Oxalic acid crystals form kidney stones by combining with calcium. This leads to progressive kidney failure. Formic acid causes blindness by damaging the optic nerve. Acetone has a general depressive effect on the central nervous system.
What are the effects of anti-freeze poisoning?
As mentioned above, accumulation of breakdown products of ethylene glycol, methanol and isopropanol causes many deleterious effects across multiple organ systems in the body. This can ultimately prove fatal if not treated promptly. The following are the vital organ systems affected by anti-freeze poisoning:
- Urinary system: Kidney damage due to formation of calcium oxalate crystals is a major effect of anti-freeze toxicity. Urine output is reduced considerably, even to the extent of no urine excretion.
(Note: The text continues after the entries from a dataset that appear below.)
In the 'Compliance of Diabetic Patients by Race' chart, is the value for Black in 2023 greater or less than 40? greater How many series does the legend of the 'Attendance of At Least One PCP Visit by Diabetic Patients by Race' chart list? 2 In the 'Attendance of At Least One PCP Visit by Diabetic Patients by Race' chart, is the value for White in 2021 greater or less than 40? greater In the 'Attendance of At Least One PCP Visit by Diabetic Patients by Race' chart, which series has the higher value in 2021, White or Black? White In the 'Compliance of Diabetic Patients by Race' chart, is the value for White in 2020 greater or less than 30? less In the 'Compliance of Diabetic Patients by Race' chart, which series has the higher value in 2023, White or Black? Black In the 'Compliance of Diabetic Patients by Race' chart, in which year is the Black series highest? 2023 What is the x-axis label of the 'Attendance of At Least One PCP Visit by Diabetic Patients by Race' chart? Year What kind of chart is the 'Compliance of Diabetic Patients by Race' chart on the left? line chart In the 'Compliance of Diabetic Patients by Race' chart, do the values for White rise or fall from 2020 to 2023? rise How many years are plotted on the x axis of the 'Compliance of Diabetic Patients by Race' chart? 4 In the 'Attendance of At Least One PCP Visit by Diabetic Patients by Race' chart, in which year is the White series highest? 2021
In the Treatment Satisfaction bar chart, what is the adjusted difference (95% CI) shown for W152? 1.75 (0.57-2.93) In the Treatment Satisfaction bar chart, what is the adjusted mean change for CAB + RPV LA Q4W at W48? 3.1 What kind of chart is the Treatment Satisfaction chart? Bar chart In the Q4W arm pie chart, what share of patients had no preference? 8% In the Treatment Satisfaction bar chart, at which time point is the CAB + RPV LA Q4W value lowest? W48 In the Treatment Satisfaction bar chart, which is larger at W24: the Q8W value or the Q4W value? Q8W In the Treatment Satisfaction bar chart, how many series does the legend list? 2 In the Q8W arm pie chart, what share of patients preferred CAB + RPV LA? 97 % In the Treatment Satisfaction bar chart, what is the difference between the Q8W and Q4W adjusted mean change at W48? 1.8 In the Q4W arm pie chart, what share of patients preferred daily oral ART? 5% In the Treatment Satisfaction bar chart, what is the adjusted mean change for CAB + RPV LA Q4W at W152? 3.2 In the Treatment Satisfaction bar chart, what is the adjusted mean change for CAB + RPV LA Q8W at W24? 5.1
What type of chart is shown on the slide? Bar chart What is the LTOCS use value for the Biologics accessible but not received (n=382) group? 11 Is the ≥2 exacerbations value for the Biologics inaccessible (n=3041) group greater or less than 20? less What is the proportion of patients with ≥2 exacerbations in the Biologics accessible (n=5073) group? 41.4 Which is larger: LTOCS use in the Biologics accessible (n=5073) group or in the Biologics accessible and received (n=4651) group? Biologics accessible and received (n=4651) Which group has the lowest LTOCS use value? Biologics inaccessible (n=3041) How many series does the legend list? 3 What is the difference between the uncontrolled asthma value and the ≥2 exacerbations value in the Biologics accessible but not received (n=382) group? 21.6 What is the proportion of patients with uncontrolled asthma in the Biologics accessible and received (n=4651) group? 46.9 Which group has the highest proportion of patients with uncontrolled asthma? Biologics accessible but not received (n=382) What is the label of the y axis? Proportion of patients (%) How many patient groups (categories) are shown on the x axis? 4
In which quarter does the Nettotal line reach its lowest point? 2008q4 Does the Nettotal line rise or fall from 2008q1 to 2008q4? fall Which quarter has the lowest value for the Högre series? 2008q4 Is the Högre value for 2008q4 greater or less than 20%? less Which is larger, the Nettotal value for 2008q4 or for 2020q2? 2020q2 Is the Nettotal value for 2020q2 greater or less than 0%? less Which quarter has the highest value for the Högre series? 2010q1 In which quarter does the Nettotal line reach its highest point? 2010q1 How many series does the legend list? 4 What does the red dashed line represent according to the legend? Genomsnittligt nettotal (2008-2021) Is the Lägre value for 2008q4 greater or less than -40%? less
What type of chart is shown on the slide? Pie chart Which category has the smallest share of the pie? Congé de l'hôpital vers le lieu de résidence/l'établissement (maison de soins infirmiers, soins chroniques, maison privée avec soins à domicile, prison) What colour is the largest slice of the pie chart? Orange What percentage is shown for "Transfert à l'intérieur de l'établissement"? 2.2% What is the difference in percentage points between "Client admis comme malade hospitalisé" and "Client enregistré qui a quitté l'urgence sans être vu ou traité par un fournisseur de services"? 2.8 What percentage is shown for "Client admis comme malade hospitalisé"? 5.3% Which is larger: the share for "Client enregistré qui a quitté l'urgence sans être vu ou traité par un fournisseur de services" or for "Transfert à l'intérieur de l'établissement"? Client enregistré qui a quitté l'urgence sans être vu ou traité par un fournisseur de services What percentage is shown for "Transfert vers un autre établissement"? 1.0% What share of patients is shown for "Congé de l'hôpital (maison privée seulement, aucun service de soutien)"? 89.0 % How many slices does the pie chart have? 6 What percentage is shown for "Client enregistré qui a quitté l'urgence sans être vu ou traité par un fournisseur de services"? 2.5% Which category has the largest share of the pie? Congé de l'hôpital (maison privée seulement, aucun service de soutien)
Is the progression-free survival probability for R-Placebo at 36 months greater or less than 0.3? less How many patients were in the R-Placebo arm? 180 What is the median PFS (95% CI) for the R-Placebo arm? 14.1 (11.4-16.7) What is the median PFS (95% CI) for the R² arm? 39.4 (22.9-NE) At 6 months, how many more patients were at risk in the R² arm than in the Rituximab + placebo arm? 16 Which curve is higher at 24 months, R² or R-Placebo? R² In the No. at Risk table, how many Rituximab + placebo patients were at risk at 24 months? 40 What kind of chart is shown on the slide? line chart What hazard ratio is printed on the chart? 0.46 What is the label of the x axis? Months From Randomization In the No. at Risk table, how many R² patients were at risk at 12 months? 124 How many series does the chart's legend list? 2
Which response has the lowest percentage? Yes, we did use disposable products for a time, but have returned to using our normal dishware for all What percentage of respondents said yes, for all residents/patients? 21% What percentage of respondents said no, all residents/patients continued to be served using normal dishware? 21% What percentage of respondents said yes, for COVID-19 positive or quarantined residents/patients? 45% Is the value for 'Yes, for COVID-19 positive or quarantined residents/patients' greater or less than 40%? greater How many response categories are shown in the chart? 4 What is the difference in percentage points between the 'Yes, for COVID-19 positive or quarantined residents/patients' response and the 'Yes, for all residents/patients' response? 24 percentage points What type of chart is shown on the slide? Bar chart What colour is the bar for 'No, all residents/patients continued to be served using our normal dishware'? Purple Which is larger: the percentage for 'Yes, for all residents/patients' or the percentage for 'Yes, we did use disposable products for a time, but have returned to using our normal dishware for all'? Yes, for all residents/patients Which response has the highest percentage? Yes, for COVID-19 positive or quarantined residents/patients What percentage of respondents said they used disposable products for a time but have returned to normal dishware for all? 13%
Blood may also be seen in urine that is produced. After kidney damage occurs, the prognosis of the patient is not very good.
- Cardiovascular system: Rapid heart rate and low blood pressure are also seen in cases of anti-freeze poisoning.
- Nervous system: A variety of toxicity symptoms in anti-freeze poisoning are associated with the central nervous system. Fatigue, headache, stupor, slurred speech, dizziness, unstable walk, convulsions, and coma can occur. Brain damage that occurs due to anti-freeze poisoning is mostly permanent.
- Visual system: Blindness is the most severe effect of anti-freeze poisoning on the visual system. It is also mostly permanent.
- Respiratory system: Metabolic acidosis that occurs in anti-freeze poisoning results in a drastic change in the blood pH and multiple organ failures. This triggers rapid breathing in order to wash out excess carbon dioxide from the blood. Cessation of breathing may also occur.
What is the treatment for anti-freeze poisoning?
Anti-freeze poisoning is an emergency condition that requires immediate treatment to prevent lethality. CPR and first aid should be provided in case of cardiac arrest. Home remedies should not be tried since they would waste precious time that could mean the difference between life and death. Ethylene glycol poisoning can result in death within 24 hours. Methanol is also extremely toxic and the chances of survival depend on the amount of toxin consumed and the rapidity with which treatment is undertaken.
In the emergency room, the vital signs of the patients would be monitored continuously. These include temperature, pulse, blood pressure and breathing rate. Urine and blood tests would also be conducted to analyze the presence of toxic metabolites. Removal of toxins may require hemodialysis and gastric lavage, which involves passing a tube into the stomach in order to wash out the contents of the stomach. Antidotes such as ethanol will be given to prevent the accumulation of toxins. The antidotes work by blocking the alcohol dehydrogenase enzyme responsible for metabolizing ethylene glycol. This halts the progression of poisoning.
Regardless of these measures, death can result from anti-freeze poisoning if the treatment begins late. The prognosis becomes worse after the kidneys fail. Even when the patient survives, the kidney functions may remain impaired. In addition, any brain damage or loss of vision that occurred due to anti-freeze toxicity is usually permanent. When the treatment begins soon after poisoning, the prognosis is usually good and full recovery is possible.